• [Short problem]:
Begin at the line that contains "Looking at this image, which of" and repeat every line from there to the end of the records below, inclusive, without adding any other line.

• [Recorded data]:

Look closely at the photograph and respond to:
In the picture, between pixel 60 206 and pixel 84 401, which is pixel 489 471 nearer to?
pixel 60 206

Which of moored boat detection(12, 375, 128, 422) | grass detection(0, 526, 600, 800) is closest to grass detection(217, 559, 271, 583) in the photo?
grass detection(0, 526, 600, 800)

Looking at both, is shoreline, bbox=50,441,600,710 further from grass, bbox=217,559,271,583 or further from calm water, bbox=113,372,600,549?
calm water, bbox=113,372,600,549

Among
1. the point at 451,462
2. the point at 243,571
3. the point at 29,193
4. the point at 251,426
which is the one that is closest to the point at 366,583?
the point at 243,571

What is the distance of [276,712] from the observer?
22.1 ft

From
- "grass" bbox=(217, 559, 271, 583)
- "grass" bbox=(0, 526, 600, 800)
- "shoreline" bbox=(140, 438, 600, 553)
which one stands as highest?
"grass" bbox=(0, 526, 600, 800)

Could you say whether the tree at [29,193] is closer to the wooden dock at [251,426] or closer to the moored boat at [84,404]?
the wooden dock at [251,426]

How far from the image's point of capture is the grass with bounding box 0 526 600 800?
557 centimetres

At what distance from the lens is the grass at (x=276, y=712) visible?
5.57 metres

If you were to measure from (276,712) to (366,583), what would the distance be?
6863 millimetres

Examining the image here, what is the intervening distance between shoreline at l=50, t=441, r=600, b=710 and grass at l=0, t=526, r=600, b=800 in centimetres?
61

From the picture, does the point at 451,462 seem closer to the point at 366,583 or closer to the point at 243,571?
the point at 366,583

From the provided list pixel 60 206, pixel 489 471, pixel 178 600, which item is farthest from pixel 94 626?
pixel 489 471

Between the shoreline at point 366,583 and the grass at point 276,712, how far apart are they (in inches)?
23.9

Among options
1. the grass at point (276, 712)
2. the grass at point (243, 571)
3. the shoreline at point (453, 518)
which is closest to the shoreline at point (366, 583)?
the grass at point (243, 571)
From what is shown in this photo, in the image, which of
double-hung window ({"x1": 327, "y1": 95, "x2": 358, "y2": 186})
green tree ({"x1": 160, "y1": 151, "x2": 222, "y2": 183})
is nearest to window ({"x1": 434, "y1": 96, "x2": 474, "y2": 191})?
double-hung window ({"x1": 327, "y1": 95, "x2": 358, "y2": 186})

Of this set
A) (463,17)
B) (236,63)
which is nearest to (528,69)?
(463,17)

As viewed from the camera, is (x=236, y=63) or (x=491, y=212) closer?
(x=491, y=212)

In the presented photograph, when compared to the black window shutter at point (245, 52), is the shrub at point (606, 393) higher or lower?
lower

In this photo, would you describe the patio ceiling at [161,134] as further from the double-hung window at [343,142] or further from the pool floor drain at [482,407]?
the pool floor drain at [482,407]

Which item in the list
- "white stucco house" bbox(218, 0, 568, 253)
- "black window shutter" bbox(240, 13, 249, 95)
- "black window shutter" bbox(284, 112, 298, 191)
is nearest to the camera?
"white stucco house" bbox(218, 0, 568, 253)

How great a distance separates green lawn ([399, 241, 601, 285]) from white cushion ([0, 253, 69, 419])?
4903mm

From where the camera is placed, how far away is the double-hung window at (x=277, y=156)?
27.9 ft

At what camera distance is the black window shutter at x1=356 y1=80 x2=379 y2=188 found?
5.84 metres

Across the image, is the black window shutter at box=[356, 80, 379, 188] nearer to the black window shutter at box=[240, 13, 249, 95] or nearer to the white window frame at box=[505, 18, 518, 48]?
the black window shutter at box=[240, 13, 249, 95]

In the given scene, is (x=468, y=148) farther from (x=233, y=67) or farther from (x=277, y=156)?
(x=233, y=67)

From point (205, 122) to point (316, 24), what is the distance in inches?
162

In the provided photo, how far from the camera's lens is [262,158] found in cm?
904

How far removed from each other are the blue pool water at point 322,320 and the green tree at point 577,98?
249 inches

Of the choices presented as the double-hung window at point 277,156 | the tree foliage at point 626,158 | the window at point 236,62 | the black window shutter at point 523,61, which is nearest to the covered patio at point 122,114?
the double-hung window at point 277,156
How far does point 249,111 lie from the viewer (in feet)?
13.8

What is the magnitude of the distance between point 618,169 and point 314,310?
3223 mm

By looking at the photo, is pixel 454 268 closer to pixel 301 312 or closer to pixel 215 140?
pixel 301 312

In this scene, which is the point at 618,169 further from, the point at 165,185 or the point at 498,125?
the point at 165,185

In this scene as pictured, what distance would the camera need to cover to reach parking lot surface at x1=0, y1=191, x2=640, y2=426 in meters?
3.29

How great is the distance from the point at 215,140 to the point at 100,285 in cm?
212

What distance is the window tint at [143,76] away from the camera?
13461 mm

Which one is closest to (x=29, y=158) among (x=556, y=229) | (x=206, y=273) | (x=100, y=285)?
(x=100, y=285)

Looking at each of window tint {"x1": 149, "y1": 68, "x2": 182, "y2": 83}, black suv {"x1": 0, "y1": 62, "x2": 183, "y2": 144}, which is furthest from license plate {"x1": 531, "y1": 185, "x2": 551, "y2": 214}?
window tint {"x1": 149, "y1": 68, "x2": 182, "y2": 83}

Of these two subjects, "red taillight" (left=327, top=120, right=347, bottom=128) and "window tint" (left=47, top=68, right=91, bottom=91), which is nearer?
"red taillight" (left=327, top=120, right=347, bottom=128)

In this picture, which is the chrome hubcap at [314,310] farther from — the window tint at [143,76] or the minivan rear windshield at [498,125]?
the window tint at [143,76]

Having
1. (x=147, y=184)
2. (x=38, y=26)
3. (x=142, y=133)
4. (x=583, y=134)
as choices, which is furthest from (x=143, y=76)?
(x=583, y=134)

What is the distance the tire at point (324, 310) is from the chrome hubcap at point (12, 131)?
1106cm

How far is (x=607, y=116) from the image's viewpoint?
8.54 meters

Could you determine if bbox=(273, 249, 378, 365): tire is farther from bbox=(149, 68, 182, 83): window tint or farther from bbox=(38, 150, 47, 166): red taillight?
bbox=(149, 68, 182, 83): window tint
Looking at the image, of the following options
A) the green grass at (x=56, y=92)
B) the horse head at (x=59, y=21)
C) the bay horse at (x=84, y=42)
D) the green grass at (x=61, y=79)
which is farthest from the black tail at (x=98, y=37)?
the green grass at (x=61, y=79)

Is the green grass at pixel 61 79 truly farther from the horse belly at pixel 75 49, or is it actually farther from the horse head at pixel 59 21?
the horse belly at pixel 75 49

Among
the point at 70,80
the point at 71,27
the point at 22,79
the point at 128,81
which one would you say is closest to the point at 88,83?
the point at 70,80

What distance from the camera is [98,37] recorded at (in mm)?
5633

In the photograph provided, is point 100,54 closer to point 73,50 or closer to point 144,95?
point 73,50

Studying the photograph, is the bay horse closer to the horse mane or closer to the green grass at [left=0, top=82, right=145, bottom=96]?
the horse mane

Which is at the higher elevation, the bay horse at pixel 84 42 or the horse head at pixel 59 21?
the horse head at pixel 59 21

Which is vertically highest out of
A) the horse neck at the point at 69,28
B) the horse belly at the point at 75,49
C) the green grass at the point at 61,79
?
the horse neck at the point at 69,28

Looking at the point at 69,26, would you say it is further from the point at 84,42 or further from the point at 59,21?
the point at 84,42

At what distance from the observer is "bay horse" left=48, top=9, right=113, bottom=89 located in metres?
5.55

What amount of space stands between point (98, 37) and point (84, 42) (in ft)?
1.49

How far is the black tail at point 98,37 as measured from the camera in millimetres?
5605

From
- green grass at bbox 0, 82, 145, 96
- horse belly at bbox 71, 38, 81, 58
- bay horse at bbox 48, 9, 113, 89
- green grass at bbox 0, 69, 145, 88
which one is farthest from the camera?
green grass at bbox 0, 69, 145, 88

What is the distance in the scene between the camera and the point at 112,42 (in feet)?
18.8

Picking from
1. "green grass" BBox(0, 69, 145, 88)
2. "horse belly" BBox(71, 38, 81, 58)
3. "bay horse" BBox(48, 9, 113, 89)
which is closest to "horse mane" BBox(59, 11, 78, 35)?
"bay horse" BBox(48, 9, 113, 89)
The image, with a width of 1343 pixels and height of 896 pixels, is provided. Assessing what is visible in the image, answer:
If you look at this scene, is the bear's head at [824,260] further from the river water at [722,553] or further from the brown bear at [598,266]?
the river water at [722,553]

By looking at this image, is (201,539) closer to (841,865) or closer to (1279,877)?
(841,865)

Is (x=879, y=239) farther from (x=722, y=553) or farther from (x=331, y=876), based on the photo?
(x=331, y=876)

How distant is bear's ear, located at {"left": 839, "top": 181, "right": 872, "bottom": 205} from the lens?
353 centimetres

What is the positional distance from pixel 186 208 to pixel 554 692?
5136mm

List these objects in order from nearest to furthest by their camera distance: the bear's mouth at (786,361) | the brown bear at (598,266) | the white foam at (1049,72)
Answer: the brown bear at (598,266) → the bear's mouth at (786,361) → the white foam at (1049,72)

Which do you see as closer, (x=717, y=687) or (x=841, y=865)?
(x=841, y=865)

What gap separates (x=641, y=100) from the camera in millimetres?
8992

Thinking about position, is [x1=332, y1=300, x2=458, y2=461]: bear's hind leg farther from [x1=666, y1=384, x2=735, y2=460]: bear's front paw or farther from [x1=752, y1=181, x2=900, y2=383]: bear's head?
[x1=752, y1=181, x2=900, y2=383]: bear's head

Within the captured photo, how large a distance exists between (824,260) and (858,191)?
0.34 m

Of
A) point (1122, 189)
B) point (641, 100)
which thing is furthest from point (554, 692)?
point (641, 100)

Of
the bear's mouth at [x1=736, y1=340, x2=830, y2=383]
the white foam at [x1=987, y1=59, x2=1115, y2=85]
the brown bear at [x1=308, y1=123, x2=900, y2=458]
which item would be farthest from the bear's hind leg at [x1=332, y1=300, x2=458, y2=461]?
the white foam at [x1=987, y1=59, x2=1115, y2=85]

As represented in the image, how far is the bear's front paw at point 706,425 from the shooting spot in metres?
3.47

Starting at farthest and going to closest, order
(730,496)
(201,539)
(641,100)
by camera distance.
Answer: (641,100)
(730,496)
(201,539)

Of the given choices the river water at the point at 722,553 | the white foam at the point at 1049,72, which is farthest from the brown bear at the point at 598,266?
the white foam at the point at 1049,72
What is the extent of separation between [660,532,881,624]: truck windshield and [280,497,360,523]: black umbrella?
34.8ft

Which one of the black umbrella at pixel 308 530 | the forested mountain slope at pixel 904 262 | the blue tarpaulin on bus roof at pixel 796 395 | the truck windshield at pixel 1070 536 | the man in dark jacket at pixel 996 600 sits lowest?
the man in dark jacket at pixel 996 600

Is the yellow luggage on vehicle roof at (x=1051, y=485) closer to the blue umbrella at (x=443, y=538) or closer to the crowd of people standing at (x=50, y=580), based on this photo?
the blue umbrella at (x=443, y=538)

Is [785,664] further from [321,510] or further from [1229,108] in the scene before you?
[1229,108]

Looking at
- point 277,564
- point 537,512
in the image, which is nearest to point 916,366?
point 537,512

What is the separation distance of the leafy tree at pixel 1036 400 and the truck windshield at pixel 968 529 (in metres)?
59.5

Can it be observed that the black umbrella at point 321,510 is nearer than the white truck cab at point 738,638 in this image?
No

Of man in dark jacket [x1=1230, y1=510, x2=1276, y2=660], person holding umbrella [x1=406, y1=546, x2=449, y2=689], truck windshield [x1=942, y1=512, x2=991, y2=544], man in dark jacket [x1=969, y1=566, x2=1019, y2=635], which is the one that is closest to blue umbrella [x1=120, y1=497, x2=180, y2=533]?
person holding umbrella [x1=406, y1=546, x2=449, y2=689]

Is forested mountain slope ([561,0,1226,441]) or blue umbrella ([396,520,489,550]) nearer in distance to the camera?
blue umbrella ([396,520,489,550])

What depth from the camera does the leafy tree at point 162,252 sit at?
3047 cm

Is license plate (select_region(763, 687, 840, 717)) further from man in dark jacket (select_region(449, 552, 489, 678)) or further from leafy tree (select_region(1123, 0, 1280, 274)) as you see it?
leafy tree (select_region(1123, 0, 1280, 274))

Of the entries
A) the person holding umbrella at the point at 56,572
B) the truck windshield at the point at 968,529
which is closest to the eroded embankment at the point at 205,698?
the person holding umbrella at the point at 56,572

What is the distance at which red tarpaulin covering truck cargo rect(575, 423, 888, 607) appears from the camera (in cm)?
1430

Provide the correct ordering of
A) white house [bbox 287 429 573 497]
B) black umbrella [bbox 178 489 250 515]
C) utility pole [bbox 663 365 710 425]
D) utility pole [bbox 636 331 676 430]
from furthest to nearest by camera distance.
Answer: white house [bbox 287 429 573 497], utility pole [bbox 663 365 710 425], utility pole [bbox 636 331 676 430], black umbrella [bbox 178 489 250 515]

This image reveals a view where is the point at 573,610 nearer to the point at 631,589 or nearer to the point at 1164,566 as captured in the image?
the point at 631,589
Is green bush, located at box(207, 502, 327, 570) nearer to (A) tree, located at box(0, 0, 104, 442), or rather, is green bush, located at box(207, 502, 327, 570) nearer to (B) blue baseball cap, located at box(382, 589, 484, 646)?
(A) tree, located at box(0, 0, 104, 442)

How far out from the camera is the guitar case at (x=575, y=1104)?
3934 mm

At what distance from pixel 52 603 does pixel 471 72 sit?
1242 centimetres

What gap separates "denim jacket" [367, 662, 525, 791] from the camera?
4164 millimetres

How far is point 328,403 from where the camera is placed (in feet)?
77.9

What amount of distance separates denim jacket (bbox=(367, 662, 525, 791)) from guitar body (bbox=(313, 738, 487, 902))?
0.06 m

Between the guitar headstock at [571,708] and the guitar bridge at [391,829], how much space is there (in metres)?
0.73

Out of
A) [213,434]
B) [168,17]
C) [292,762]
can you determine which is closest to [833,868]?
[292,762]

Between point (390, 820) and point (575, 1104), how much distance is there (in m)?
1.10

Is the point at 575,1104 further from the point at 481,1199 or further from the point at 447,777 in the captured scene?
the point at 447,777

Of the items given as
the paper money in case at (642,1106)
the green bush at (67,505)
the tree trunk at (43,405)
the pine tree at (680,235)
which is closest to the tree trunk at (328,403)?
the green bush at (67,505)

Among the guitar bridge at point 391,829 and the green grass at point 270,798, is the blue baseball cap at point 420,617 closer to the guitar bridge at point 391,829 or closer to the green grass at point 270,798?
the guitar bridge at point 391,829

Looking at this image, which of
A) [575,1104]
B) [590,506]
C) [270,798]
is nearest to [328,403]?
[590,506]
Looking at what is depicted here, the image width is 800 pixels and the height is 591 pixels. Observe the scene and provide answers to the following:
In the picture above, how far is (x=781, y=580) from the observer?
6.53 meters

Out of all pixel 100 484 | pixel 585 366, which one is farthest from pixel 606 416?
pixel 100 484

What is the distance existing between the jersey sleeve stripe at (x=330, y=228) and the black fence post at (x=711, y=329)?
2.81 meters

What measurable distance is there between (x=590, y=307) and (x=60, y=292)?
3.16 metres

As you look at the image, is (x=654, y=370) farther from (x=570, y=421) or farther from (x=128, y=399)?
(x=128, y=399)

• [Finished task]:
Looking at this image, which of
A) [575,1104]
B) [590,506]
C) [270,798]
is nearest to [328,403]?
[590,506]
Looking at what is depicted here, the image width is 800 pixels and the height is 591 pixels. Observe the scene and provide answers to the following:
In the picture above, how far is (x=781, y=580) from the observer?
6.53 meters

Out of all pixel 100 484 | pixel 585 366, which one is farthest from pixel 606 416?
pixel 100 484

What is the distance existing between the jersey sleeve stripe at (x=330, y=228) and the black fence post at (x=711, y=329)?
2.81 meters

What measurable distance is there between (x=590, y=307) and (x=60, y=292)?
3.16 metres

As you look at the image, is (x=654, y=370) farther from (x=570, y=421) or farther from (x=128, y=399)?
(x=128, y=399)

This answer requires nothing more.